I have a Samsung HLP4667W DLP.

I got it from my friend who bought a new TV once his started making this loud humm.

It also flashes all three lights on the front power button indicating that the bulb needs changed. I changed it. The 2nd cause of the 3 lights is a faulty ballast. I changed that too.

It still makes the humm, and will not come on. The bulb does not light up at all. I can see the color wheel, and it seems to be intact, and spins normally. Please help, I don't want to replace any more parts that won't fix the problem!!!

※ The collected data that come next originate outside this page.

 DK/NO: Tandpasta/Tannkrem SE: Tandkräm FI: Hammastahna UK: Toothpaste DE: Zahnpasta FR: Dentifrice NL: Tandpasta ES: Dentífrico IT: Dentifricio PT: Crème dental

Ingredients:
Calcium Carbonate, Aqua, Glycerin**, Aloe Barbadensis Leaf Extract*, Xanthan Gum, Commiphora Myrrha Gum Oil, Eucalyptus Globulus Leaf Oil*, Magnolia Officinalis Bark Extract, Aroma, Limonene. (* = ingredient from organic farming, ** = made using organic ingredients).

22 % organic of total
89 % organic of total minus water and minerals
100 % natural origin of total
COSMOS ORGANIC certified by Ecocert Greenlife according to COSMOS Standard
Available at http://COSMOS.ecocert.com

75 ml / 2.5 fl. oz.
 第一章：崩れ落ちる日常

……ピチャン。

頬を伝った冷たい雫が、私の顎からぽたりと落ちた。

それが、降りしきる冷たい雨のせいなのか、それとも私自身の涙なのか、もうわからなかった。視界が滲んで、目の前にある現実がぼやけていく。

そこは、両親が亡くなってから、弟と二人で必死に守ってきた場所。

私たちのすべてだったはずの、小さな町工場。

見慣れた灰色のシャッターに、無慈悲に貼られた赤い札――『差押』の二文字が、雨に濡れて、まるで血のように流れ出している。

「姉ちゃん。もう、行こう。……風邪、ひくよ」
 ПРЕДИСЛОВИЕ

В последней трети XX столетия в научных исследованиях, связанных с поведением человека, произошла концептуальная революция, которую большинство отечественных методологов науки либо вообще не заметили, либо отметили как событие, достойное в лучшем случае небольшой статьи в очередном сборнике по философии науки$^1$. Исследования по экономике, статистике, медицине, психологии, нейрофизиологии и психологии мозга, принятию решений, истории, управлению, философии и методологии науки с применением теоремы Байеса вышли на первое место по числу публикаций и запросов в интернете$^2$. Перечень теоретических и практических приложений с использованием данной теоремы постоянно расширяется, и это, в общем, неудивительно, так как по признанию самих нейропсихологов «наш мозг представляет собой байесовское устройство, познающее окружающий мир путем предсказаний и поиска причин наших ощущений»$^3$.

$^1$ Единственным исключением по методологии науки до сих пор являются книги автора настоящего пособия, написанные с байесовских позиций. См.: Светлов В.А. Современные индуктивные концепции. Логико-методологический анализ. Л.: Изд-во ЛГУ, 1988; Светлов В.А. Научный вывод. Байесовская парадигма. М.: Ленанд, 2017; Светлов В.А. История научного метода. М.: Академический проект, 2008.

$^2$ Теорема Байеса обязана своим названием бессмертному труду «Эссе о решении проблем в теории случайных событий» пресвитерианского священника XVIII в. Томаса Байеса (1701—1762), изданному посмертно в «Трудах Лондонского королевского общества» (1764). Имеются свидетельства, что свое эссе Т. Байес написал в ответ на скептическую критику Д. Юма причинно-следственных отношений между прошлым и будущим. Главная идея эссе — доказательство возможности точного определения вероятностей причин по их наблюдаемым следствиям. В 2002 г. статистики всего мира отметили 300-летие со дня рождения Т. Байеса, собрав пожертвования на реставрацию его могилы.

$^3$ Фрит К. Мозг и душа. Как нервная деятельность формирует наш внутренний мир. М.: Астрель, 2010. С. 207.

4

I have a multimeter, and have a basic understanding of electronics. I am willing to trouble shoot this however I need to. There just aren't any good resources aside from "change the bulb"


----------



## magnethead (Mar 18, 2006)

lionheartck said:


> I have a Samsung HLP4667W DLP.
> 
> I got it from my friend who bought a new TV once his started making this loud humm.
> 
> ...


have you checked temperatures? 

We have aDLP, apparently 1st and second gen's are notorius for issues. the new ones use LCD projection instead of the color wheel.


----------



## lionheartck (Apr 2, 2008)

It doesn't come on long enough to heat up. As soon as I plug it in, it starts the humming noise. I did some more searching, and it sounds like the only 2 moving parts in it are the cooling fan and color wheel. The color wheel is supposed to be a high-pitched whirrrrrrr... I'm going to take it apart this weekend, and see if the bearings are bad on the cooling fan.


----------